Turquia

Crise cambial. Lira turca arrasta euro e preocupa BCE

(REUTERS/Dado Ruvic)
(REUTERS/Dado Ruvic)

Exposição de bancos de Espanha, Itália e França está a preocupar o BCE.

A lira turca continua a afundar e a arrastar o euro e outras divisas dos mercados emergentes.
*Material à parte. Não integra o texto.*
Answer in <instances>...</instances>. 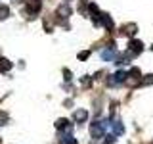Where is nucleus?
<instances>
[{
    "mask_svg": "<svg viewBox=\"0 0 153 144\" xmlns=\"http://www.w3.org/2000/svg\"><path fill=\"white\" fill-rule=\"evenodd\" d=\"M126 77H128V73H126V71H117L115 75H111V77L107 79V85H109V86L121 85V83H124V81H126Z\"/></svg>",
    "mask_w": 153,
    "mask_h": 144,
    "instance_id": "nucleus-1",
    "label": "nucleus"
},
{
    "mask_svg": "<svg viewBox=\"0 0 153 144\" xmlns=\"http://www.w3.org/2000/svg\"><path fill=\"white\" fill-rule=\"evenodd\" d=\"M40 6H42L40 0H27V14H29V17H35V14H38Z\"/></svg>",
    "mask_w": 153,
    "mask_h": 144,
    "instance_id": "nucleus-2",
    "label": "nucleus"
},
{
    "mask_svg": "<svg viewBox=\"0 0 153 144\" xmlns=\"http://www.w3.org/2000/svg\"><path fill=\"white\" fill-rule=\"evenodd\" d=\"M100 56H102L103 62H113V58H115V44H109V48H103V50L100 52Z\"/></svg>",
    "mask_w": 153,
    "mask_h": 144,
    "instance_id": "nucleus-3",
    "label": "nucleus"
},
{
    "mask_svg": "<svg viewBox=\"0 0 153 144\" xmlns=\"http://www.w3.org/2000/svg\"><path fill=\"white\" fill-rule=\"evenodd\" d=\"M90 133H92V138H100V136L105 133V131H103V123H102V121L92 123V129H90Z\"/></svg>",
    "mask_w": 153,
    "mask_h": 144,
    "instance_id": "nucleus-4",
    "label": "nucleus"
},
{
    "mask_svg": "<svg viewBox=\"0 0 153 144\" xmlns=\"http://www.w3.org/2000/svg\"><path fill=\"white\" fill-rule=\"evenodd\" d=\"M73 119H75L76 123H84L86 119H88V112H86V110H75Z\"/></svg>",
    "mask_w": 153,
    "mask_h": 144,
    "instance_id": "nucleus-5",
    "label": "nucleus"
},
{
    "mask_svg": "<svg viewBox=\"0 0 153 144\" xmlns=\"http://www.w3.org/2000/svg\"><path fill=\"white\" fill-rule=\"evenodd\" d=\"M128 50H130V54H140V52L143 50V44L140 40H130V44H128Z\"/></svg>",
    "mask_w": 153,
    "mask_h": 144,
    "instance_id": "nucleus-6",
    "label": "nucleus"
},
{
    "mask_svg": "<svg viewBox=\"0 0 153 144\" xmlns=\"http://www.w3.org/2000/svg\"><path fill=\"white\" fill-rule=\"evenodd\" d=\"M136 31H138V25H136V23H128V25H124V27L121 29L123 35H128V37H132Z\"/></svg>",
    "mask_w": 153,
    "mask_h": 144,
    "instance_id": "nucleus-7",
    "label": "nucleus"
},
{
    "mask_svg": "<svg viewBox=\"0 0 153 144\" xmlns=\"http://www.w3.org/2000/svg\"><path fill=\"white\" fill-rule=\"evenodd\" d=\"M56 127L59 129V131H69L71 125H69V121H67V119H57V121H56Z\"/></svg>",
    "mask_w": 153,
    "mask_h": 144,
    "instance_id": "nucleus-8",
    "label": "nucleus"
},
{
    "mask_svg": "<svg viewBox=\"0 0 153 144\" xmlns=\"http://www.w3.org/2000/svg\"><path fill=\"white\" fill-rule=\"evenodd\" d=\"M102 23H103V25L107 27V29H113V21H111V17L105 16V14H102Z\"/></svg>",
    "mask_w": 153,
    "mask_h": 144,
    "instance_id": "nucleus-9",
    "label": "nucleus"
},
{
    "mask_svg": "<svg viewBox=\"0 0 153 144\" xmlns=\"http://www.w3.org/2000/svg\"><path fill=\"white\" fill-rule=\"evenodd\" d=\"M140 75H142V73H140V69H138V67H132V69L128 71V77H132L134 81H138V79H140Z\"/></svg>",
    "mask_w": 153,
    "mask_h": 144,
    "instance_id": "nucleus-10",
    "label": "nucleus"
},
{
    "mask_svg": "<svg viewBox=\"0 0 153 144\" xmlns=\"http://www.w3.org/2000/svg\"><path fill=\"white\" fill-rule=\"evenodd\" d=\"M10 69H12V62L0 60V71H10Z\"/></svg>",
    "mask_w": 153,
    "mask_h": 144,
    "instance_id": "nucleus-11",
    "label": "nucleus"
},
{
    "mask_svg": "<svg viewBox=\"0 0 153 144\" xmlns=\"http://www.w3.org/2000/svg\"><path fill=\"white\" fill-rule=\"evenodd\" d=\"M57 14H59L61 17H69L71 10H69V6H59V10H57Z\"/></svg>",
    "mask_w": 153,
    "mask_h": 144,
    "instance_id": "nucleus-12",
    "label": "nucleus"
},
{
    "mask_svg": "<svg viewBox=\"0 0 153 144\" xmlns=\"http://www.w3.org/2000/svg\"><path fill=\"white\" fill-rule=\"evenodd\" d=\"M8 16H10V10H8V6L2 4V6H0V19H6Z\"/></svg>",
    "mask_w": 153,
    "mask_h": 144,
    "instance_id": "nucleus-13",
    "label": "nucleus"
},
{
    "mask_svg": "<svg viewBox=\"0 0 153 144\" xmlns=\"http://www.w3.org/2000/svg\"><path fill=\"white\" fill-rule=\"evenodd\" d=\"M153 83V75H146V79L140 81V85H151Z\"/></svg>",
    "mask_w": 153,
    "mask_h": 144,
    "instance_id": "nucleus-14",
    "label": "nucleus"
},
{
    "mask_svg": "<svg viewBox=\"0 0 153 144\" xmlns=\"http://www.w3.org/2000/svg\"><path fill=\"white\" fill-rule=\"evenodd\" d=\"M6 121H8V113L0 112V125H6Z\"/></svg>",
    "mask_w": 153,
    "mask_h": 144,
    "instance_id": "nucleus-15",
    "label": "nucleus"
},
{
    "mask_svg": "<svg viewBox=\"0 0 153 144\" xmlns=\"http://www.w3.org/2000/svg\"><path fill=\"white\" fill-rule=\"evenodd\" d=\"M88 56H90V52H80V56H79V58H80V60H86Z\"/></svg>",
    "mask_w": 153,
    "mask_h": 144,
    "instance_id": "nucleus-16",
    "label": "nucleus"
},
{
    "mask_svg": "<svg viewBox=\"0 0 153 144\" xmlns=\"http://www.w3.org/2000/svg\"><path fill=\"white\" fill-rule=\"evenodd\" d=\"M63 73H65V81H71V71H69V69H65Z\"/></svg>",
    "mask_w": 153,
    "mask_h": 144,
    "instance_id": "nucleus-17",
    "label": "nucleus"
},
{
    "mask_svg": "<svg viewBox=\"0 0 153 144\" xmlns=\"http://www.w3.org/2000/svg\"><path fill=\"white\" fill-rule=\"evenodd\" d=\"M90 81H92L90 77H84V79H82V85H84V86H86V85H90Z\"/></svg>",
    "mask_w": 153,
    "mask_h": 144,
    "instance_id": "nucleus-18",
    "label": "nucleus"
},
{
    "mask_svg": "<svg viewBox=\"0 0 153 144\" xmlns=\"http://www.w3.org/2000/svg\"><path fill=\"white\" fill-rule=\"evenodd\" d=\"M13 2H23V0H13Z\"/></svg>",
    "mask_w": 153,
    "mask_h": 144,
    "instance_id": "nucleus-19",
    "label": "nucleus"
},
{
    "mask_svg": "<svg viewBox=\"0 0 153 144\" xmlns=\"http://www.w3.org/2000/svg\"><path fill=\"white\" fill-rule=\"evenodd\" d=\"M67 2H69V0H67Z\"/></svg>",
    "mask_w": 153,
    "mask_h": 144,
    "instance_id": "nucleus-20",
    "label": "nucleus"
}]
</instances>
Esta sexta-feira, dia em que o governo de Ancara se prepara para avançar um novo programa económico num momento de crise cambial e diplomática, a moeda turca voltou a tombar para mínimos, chegando a 6,39 liras contra o dólar numa depreciação de 10%. O euro está também em queda, a perder mais de 0,5% esta manhã.

Os riscos de contágio às economias do euro estão a ser avaliados por vários economistas e a causar preocupação no Banco Central Europeu, avança esta manhã o Financial Times (acesso limitado). A situação ainda não é considerada crítica, mas segundo o jornal britânico o Mecanismo Único de Supervisão do BCE está a acompanhar estreitamente a situação na Turquia e o impacto para bancos de Espanha, França e Itália. Os riscos estão na exposição ao país de instituições como BBVA, UniCredit e BNP Paribas.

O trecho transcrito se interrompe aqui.